Francis turned to study Reece, who was also watching the maids, or rather, watching Cassandra. He’d strung a line for the finished clothes and was now whittling rough pegs from narrow branches, using the dry, fallen wood. We didn’t even remember such mundane articles when we packed for our great adventure, Francis thought with a wry smile at his own inadequacies.
‘Leave the other tent till we get back,’ he called to his servant. ‘It’ll be easier to erect with two of us.’

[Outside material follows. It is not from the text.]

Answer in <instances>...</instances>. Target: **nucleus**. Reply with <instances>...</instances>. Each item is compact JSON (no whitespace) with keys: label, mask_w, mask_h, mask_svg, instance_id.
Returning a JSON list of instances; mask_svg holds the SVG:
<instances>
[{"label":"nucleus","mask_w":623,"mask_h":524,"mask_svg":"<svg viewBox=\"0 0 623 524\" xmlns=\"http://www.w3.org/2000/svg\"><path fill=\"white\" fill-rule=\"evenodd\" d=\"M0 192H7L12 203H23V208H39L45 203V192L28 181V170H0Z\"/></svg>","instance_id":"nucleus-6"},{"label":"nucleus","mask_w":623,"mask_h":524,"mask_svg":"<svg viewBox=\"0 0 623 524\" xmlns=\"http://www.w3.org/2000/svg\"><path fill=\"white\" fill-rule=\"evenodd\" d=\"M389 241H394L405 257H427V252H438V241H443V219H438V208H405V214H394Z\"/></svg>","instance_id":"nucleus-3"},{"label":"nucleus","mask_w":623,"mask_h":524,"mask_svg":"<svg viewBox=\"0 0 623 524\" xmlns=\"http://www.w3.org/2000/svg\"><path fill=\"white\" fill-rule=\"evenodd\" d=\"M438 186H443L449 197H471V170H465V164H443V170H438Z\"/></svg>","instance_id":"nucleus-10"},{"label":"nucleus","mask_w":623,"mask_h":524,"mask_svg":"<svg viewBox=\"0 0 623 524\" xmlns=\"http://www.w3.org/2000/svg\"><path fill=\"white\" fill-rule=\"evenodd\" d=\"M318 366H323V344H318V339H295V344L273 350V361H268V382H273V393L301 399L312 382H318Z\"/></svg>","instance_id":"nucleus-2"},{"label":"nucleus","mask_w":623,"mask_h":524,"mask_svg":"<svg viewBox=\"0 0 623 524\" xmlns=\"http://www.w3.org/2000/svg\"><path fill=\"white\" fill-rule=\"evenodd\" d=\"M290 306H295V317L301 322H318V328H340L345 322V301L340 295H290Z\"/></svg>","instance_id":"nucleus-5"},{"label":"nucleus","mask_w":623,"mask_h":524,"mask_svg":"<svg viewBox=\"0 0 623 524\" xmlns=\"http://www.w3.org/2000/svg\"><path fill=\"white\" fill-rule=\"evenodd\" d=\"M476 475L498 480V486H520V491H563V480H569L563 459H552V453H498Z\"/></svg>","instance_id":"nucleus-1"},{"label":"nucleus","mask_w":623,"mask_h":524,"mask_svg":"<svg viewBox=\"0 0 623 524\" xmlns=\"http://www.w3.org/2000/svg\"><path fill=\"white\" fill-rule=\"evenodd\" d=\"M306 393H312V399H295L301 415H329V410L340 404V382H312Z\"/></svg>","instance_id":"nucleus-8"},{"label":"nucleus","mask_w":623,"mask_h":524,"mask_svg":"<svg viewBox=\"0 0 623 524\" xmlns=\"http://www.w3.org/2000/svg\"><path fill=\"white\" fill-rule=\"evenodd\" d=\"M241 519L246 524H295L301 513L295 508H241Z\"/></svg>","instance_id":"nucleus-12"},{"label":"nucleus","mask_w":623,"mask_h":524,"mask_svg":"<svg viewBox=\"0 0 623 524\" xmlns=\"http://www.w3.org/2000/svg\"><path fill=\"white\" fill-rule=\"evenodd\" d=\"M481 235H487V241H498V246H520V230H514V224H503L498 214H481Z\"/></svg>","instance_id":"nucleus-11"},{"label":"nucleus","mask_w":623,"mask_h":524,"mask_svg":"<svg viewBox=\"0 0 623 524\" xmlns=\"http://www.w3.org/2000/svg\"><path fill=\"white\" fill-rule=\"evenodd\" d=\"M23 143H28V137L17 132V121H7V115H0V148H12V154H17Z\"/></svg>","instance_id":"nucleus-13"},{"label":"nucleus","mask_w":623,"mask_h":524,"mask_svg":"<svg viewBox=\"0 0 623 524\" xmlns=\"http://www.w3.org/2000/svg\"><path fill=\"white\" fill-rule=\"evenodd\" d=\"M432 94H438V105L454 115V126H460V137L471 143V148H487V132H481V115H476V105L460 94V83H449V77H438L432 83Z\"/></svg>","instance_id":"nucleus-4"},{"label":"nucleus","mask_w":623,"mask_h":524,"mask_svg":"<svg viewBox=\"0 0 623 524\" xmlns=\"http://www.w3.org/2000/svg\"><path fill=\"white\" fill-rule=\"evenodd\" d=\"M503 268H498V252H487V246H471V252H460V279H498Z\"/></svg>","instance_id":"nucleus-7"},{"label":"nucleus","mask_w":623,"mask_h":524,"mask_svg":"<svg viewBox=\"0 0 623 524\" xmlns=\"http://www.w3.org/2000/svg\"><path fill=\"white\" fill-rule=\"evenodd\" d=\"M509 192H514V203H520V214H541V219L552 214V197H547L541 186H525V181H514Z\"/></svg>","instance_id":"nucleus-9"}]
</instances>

A nod was his only answer.
Together Francis and his wife followed the faint path across the gentle slope on which both properties stood. They stopped from time to time to look at something, a lizard sunning itself on a rock, some pink and grey galahs screeching in the trees, a line of ants busily carrying debris away.
He kicked a piece of dead wood as if it was a ball and splinters flew everywhere. ‘It’s very different here, isn’t it? Not what I expected. It’s not a fit way of life for a lady. I’ve been a poor husband to you.’
‘We’re here now. And we agreed before we left: no regrets. You’re bound to get better in a warmer climate.’